▸ **Text section**
# # #

The ACF and pACF plots are thus used to identify the time steps are needed before observations are no longer autocorrelated.

The ACF plot of our model residuals suggests a significant lag of 1, and perhaps a lag of 2. Therefore, a low-order AR model is likely needed.

Model with correlated errors

We can add AR structures to the model:

AR(1): correlation at 1 time step, or
AR(2) correlation at 2 time steps.

df <- data.frame(nottem, nottem_year, nottem_month)

year_gam <- gamm(
  nottem ~ s(nottem_year) + s(nottem_month, bs = "cc"),
  data = df
)

year_gam_AR1 <- gamm(
  nottem ~ s(nottem_year) + s(nottem_month, bs = "cc"),
  correlation = corARMA(form = ~ 1 | nottem_year, p = 1),
  data = df
)

year_gam_AR2 <- gamm(
  nottem ~ s(nottem_year) + s(nottem_month, bs = "cc"),
  correlation = corARMA(form = ~ 1 | nottem_year, p = 2),
  data = df
)

# # #

▸ **Input data**
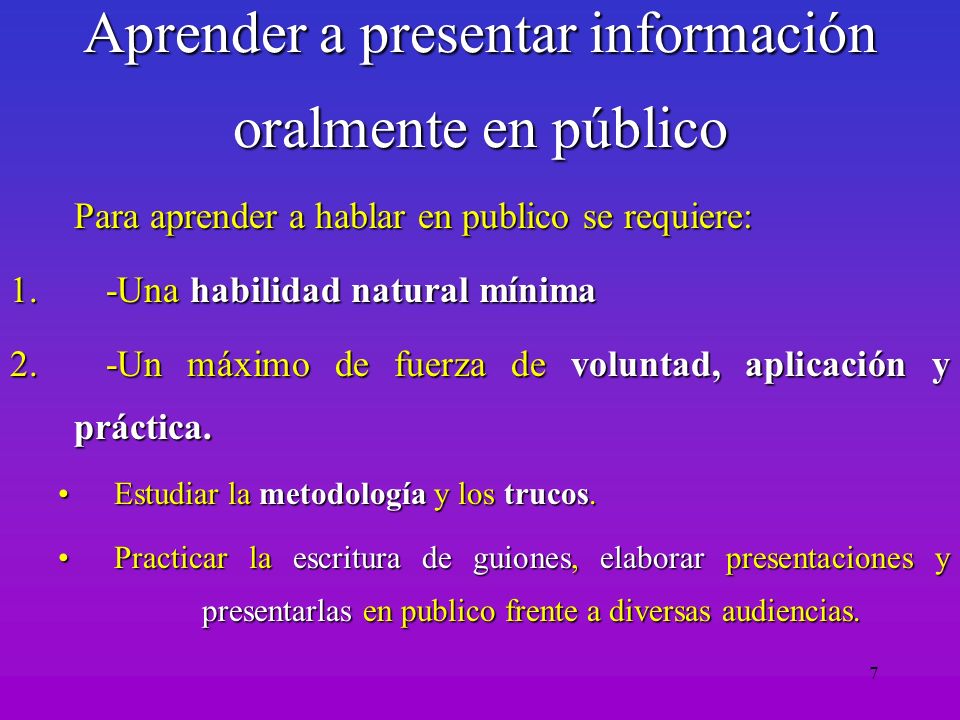 Aprender a presentar información oralmente en público

Para aprender a hablar en publico se requiere:

1. -Una habilidad natural mínima

2. -Un máximo de fuerza de voluntad, aplicación y práctica.

• Estudiar la metodología y los trucos.

• Practicar la escritura de guiones, elaborar presentaciones y presentarlas en publico frente a diversas audiencias.

7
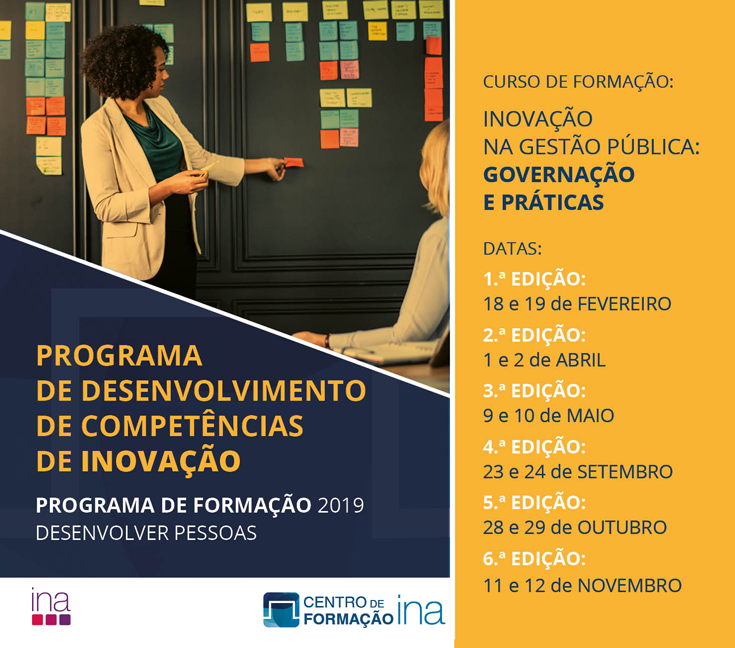 PROGRAMA DE DESENVOLVIMENTO DE COMPETÊNCIAS DE INOVAÇÃO

PROGRAMA DE FORMAÇÃO 2019
DESENVOLVER PESSOAS

ina

CENTRO DE FORMAÇÃO ina

CURSO DE FORMAÇÃO:

INOVAÇÃO NA GESTÃO PÚBLICA: GOVERNAÇÃO E PRÁTICAS

DATAS:

1.ª EDIÇÃO:
18 e 19 de FEVEREIRO

2.ª EDIÇÃO:
1 e 2 de ABRIL

3.ª EDIÇÃO:
9 e 10 de MAIO

4.ª EDIÇÃO:
23 e 24 de SETEMBRO

5.ª EDIÇÃO:
28 e 29 de OUTUBRO

6.ª EDIÇÃO:
11 e 12 de NOVEMBRO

# # #

▸ **Task instructions**
Copy the text on correlated model errors word for word, from "The ACF and" to "2 time steps.". The records stand apart from the text on correlated model errors and are not tied to it.

▸ **Exercise result**
The ACF and pACF plots are thus used to identify the time steps are needed before observations are no longer autocorrelated.

The ACF plot of our model residuals suggests a significant lag of 1, and perhaps a lag of 2. Therefore, a low-order AR model is likely needed.

Model with correlated errors

We can add AR structures to the model:

AR(1): correlation at 1 time step, or
AR(2) correlation at 2 time steps.